The Power of Triumphant Faith

Bible Reading: John 14:26; Acts 4: 8-31

The Holy Spirit is our Advocate and Helper. The word ‘Helper’ comes from seven Greek words that describe seven distinct activities that the Holy Spirit carries out in your life in helping you.

 

One of these activities is his work as an Advocate. In other words, He is your lawyer. What He does is once you are confronted with a situation, the same way you get a lawyer that helps you read that situation in the eye of the law, the Holy Spirit reads your circumstance for you in the eye of the scriptures. He begins to guide you into the scriptures, so you can prepare your supplications, that is the first thing. The same way a lawyer begins to unveil the law of the land, and you start getting a legal perspective experience of the case, so also the Holy Spirit shows you the position of the scriptures and the promises of God attached to this particular kind of situation.

 

That is why David said, “Your eyes saw my substance being yet unformed. And in your book, they all were written…” (Psalms 139:16). Every human experience is contained in the word of God. There is nothing you are going through today that God has not said something about in His word. The Holy Spirit as your Advocate, leads you into what God has said since the beginning of time about that situation, and that is why once you discover it, you brighten up as you are reading the scripture and you get a new lease on life.

 

It is notable to add that this is what our cell system offers you; a pool of people who have gone through what you are going through and are in a position to share scriptures with you that will both save you time and effort. We see this in the Acts of the Apostles. When the apostles were threatened, they came back to the rest of the company and began to search the scriptures and found where their current experience was addressed specifically in Psalm 2: “Why do the heathens rage, and the people imagine vain things?…they have taken counsel against the Lord and against his anointed, saying, Let us break their bounds.” How fitting the scripture was to their situation!

 

Searching further, they discovered how God had promised He was going to give them the nations for their inheritance and the ends of the earth for their possession, which by implication meant the whole threat they were experiencing was going to lead to a great spread of the gospel. Additionally, that they were going to take possession of more ground. This is another classic example of supplication. Another great example of this is that of Queen Esther when she went into the courts of King Ahasuerus. The king stretched forth the scepter which is a type of the word of God. She touched it, and then the king said, “Unto half of my kingdom will I give thee, what is your request?” And then she asked for specific things.

 

 

That is another method through which supplication is made. You ask for something, based on the word of God.

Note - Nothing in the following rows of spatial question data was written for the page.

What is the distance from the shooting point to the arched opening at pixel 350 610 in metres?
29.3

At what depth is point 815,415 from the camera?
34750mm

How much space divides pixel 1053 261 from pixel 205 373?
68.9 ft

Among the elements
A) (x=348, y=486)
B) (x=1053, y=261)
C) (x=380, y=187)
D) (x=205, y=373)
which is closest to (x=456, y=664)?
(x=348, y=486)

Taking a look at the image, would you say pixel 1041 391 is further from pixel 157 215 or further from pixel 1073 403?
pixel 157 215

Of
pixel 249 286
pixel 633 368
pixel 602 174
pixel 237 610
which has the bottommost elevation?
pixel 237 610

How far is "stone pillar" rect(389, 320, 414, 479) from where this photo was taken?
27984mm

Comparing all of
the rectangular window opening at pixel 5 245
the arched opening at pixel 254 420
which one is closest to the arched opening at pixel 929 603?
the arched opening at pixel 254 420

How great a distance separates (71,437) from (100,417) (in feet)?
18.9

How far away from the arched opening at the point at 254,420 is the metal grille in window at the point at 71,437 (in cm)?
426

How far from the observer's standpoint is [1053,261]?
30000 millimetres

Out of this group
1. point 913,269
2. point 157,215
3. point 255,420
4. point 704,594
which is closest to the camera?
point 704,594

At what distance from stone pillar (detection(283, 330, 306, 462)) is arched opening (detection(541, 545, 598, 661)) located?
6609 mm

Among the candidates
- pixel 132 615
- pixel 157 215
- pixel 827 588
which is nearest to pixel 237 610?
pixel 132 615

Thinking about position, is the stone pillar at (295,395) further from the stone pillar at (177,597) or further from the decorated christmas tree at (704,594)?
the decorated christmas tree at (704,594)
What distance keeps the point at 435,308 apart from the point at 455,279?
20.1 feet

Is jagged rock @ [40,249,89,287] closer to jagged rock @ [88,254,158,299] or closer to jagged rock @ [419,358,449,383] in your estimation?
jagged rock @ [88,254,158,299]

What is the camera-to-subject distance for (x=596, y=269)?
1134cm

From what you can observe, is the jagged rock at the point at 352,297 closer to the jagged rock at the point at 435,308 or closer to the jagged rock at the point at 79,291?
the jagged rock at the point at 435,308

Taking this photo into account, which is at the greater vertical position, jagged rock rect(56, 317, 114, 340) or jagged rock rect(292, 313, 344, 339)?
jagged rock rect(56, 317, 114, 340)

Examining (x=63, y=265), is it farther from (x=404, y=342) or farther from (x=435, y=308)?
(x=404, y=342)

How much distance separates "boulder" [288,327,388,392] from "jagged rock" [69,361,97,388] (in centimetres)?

This was what the apostles did in Acts 4. After the Holy Spirit showed them scriptures that captured their situation, they went ahead to make their supplications: they asked that utterance will be granted to speak the word boldly. They perfectly understood that the point at which manifestation would come was when they began to speak the word boldly.

 

Therefore, I encourage you today if you do not already practice this, be specific in the place of prayer. You must understand that when you speak the word, you must be specific. And when you speak, speak God’s word in the context of something that has already happened, not what is going to happen. This is a vital key to seeing your heart desires manifest to reality.